#### Supplied information

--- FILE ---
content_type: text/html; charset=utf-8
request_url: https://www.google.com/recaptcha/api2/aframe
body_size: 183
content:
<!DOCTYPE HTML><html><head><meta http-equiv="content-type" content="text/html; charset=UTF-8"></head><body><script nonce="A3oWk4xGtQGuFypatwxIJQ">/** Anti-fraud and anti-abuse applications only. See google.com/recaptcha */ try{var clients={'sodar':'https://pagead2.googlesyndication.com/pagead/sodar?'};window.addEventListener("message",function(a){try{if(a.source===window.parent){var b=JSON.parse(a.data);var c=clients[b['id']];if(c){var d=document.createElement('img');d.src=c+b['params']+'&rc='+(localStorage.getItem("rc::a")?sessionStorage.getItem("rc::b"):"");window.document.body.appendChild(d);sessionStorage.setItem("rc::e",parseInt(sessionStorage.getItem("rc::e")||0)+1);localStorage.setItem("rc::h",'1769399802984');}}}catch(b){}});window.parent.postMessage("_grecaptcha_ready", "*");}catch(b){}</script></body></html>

########

About this exercise » Write out the whole listing again, keeping every character as it is.

Completed exercise »
--- FILE ---
content_type: text/html; charset=utf-8
request_url: https://www.google.com/recaptcha/api2/aframe
body_size: 183
content:
<!DOCTYPE HTML><html><head><meta http-equiv="content-type" content="text/html; charset=UTF-8"></head><body><script nonce="A3oWk4xGtQGuFypatwxIJQ">/** Anti-fraud and anti-abuse applications only. See google.com/recaptcha */ try{var clients={'sodar':'https://pagead2.googlesyndication.com/pagead/sodar?'};window.addEventListener("message",function(a){try{if(a.source===window.parent){var b=JSON.parse(a.data);var c=clients[b['id']];if(c){var d=document.createElement('img');d.src=c+b['params']+'&rc='+(localStorage.getItem("rc::a")?sessionStorage.getItem("rc::b"):"");window.document.body.appendChild(d);sessionStorage.setItem("rc::e",parseInt(sessionStorage.getItem("rc::e")||0)+1);localStorage.setItem("rc::h",'1769399802984');}}}catch(b){}});window.parent.postMessage("_grecaptcha_ready", "*");}catch(b){}</script></body></html>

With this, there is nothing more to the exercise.